Political activities and charities has been a hot button issue over the last few years.  With Prime Minister Harper launching the 2015 election today it is important for Canadian charities to be aware of their legal obligations and to comply with them. Here are excerpts from the comments by Cathy Hawara, Director General of the Charities Directorate of the Canada Revenue Agency, on political activities and compliance in a May 2015 speech that CRA released on Friday.    

Political activities update

But first, let me quickly update you on the work we have been doing in relation to political activities. As most of you are aware, our increased educational and compliance activities related to the rules governing political activities by charities have attracted much attention in the media this year. We are continuing our effort to share as much information as we can to help improve the understanding of what we are doing, and why. You will find the most recent update in our 2015 Charities Program Update, available on the Charities and giving website.

It is widely recognized that charities make a valuable contribution to the development of public policy. As such, they are allowed to devote a limited amount of their resources to non-partisan political activities that advance their charitable purposes. The fact that charities are allowed to undertake political activities, within these parameters, is not well understood. Our activities have been focused in part on creating new educational products and tools to help charities better understand and apply these longstanding rules. We have created a new section on our Charities and giving website called “Resources about political activities” where all of our new products can be found. I recommend these resources to you and your clients.

The activities that have garnered the most attention have been our increased compliance activities – when most people hear the word “compliance,” they really hear “audit.” But there is more to compliance than just audits. Our compliance activities have included sending reminder letters, as well as contacting charities where we have found what we believe to be reporting errors in their T3010.

With respect to audits, we will conduct 60 audits over a four year period – during that same period, we will audit some 3,600 charities as part of our regular audit program. As of March 31, 2015, 21 of 60 planned political activities audits have been completed. The audits completed to date have resulted in six education letters, eight compliance agreements, five notices of intention to revoke, one voluntary revocation, and one annulment. As you can see, we are using all the tools available to us, and taking an education first approach where appropriate. 

Many of the audits are ongoing. However, the audits we have completed have revealed common areas of difficulty, in particular with respect to tracking and reporting of resources devoted to political activities, as well as partisan political activities and social media. The Directorate will look at these results more closely to see what more can be done from an educational perspective to further support charities in following the rules.

I think it bears repeating that the selection and conduct of these audits has been handled by the Charities Directorate alone. Selection was based first and foremost on our identification of possible non-compliance. When selecting the final 60 audits, we also aimed to include charities from all four heads of charity and from all regions of the country.

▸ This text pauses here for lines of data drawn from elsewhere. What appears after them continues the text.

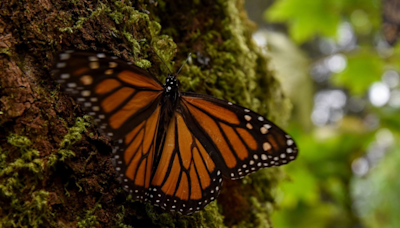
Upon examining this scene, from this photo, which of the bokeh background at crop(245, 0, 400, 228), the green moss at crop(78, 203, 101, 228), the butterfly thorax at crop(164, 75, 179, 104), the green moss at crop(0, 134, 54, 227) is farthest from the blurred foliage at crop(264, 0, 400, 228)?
the green moss at crop(0, 134, 54, 227)

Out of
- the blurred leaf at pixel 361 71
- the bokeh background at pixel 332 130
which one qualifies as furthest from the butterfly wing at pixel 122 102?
the blurred leaf at pixel 361 71

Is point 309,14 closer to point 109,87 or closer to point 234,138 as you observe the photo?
point 234,138

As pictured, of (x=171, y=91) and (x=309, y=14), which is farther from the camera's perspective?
(x=309, y=14)

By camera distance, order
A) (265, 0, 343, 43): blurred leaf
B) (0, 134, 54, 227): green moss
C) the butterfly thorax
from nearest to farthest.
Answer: (0, 134, 54, 227): green moss → the butterfly thorax → (265, 0, 343, 43): blurred leaf

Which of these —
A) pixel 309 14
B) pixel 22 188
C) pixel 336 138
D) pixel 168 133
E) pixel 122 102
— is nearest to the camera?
pixel 22 188

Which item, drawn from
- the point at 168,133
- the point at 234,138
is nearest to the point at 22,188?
the point at 168,133

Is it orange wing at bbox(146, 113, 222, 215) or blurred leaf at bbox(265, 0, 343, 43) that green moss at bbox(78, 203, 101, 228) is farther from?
blurred leaf at bbox(265, 0, 343, 43)

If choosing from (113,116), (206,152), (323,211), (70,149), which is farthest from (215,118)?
(323,211)
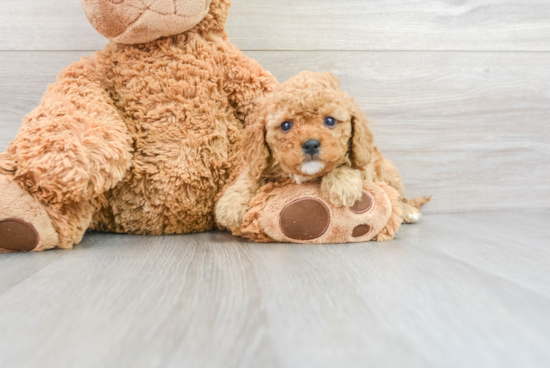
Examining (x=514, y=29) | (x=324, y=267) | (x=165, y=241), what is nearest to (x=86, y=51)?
(x=165, y=241)

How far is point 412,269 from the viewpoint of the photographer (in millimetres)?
653

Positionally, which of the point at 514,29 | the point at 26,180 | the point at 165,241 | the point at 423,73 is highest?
the point at 514,29

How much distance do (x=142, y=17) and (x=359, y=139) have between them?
1.60ft

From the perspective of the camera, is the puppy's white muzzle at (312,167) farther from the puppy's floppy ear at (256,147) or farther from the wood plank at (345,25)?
the wood plank at (345,25)

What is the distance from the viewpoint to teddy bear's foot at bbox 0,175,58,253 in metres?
0.74

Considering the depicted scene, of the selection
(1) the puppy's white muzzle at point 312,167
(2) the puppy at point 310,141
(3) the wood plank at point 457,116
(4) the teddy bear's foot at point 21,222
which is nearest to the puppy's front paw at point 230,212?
(2) the puppy at point 310,141

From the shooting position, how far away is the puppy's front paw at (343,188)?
0.77 metres

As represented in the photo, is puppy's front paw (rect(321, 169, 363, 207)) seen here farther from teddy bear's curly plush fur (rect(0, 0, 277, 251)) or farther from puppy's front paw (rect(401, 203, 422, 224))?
puppy's front paw (rect(401, 203, 422, 224))

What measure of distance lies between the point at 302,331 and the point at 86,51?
0.98 m

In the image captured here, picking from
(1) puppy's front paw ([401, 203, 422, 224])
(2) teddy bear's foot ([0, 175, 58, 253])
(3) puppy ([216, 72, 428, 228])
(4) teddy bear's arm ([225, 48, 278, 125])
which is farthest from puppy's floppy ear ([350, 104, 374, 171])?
(2) teddy bear's foot ([0, 175, 58, 253])

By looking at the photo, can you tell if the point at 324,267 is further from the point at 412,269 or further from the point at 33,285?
the point at 33,285

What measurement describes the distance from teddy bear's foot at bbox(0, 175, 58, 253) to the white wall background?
0.44 m

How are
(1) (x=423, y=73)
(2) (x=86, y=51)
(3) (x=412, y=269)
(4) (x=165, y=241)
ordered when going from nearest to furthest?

We have taken note of the questions our work has raised in relation to the audit process for charities – how are charities selected, what does an audit entail, what are the possible outcomes of an audit and what recourse do charities have? Charities should absolutely have answers to those questions and, to supplement the information we have already made available through our website and the Charities Program Update, we are developing new products to explain the audit process in more detail.

It is vitally important that a relationship of trust continues to exist between the charitable sector and the regulator. We will continue to be open and transparent about our work, while respecting the taxpayer confidentiality rules, and we will maintain our education-first approach with charities – generally in the context of our educational and outreach activities, and on an individual basis in the context of our compliance activities. Our ultimate objective is to promote compliance with the requirements of registration and I am confident that all of the initiatives the Directorate is actively pursuing will help us achieve that objective.


As I said earlier, compliance does not only mean audits. There is more to compliance than just audits. Audits are important and will always have a place in our compliance tool kit, but they should not be the only tool we rely on to help charities understand and follow the rules. The Charities Directorate can’t audit every charity, every year – so we must use other ways of reaching out to ensure compliance.

One way is the reminder letter – you will have heard about this letter if you read our latest Charities Program Update. We decided some time ago that we needed to be able to rely on a tool other than an audit when information about a charity’s compliance comes to our attention and reminding the charity about the rules is called for. As its name suggests, the reminder letter is meant to be just that – a reminder of the rules, an outline of the observations we have made about the charity’s compliance, and our suggestions as to how the charity can ensure it follows the rules. While I can appreciate that it may never be a pleasant experience to receive a letter from the CRA, I do believe that if the charity understands the intention behind the letter – that is, to educate about the rules – it can be seen as a helpful communication from the Charities Directorate.

The reminder letter is a step in the right direction, and I want to see the Directorate use these kinds of letters more often. But I am also keenly aware of its limitations – like the audit, it is a communication which benefits only one charity: the charity that receives the letter. With the ultimate goal being to facilitate voluntary compliance by all charities, what we need is a different approach, one where the Charities Directorate reaches out to large segments of the sector about our compliance priorities, with our best advice.

The Directorate welcomed a new Director of Compliance, Rob Delaney, in December 2014 – he has since fully immersed himself in the Charities program. One of our collective priorities this year will be to review the current compliance program with the goal of identifying new techniques to facilitate voluntary compliance in the charitable sector. I am excited by the potential of this review for our administration of the regulatory framework.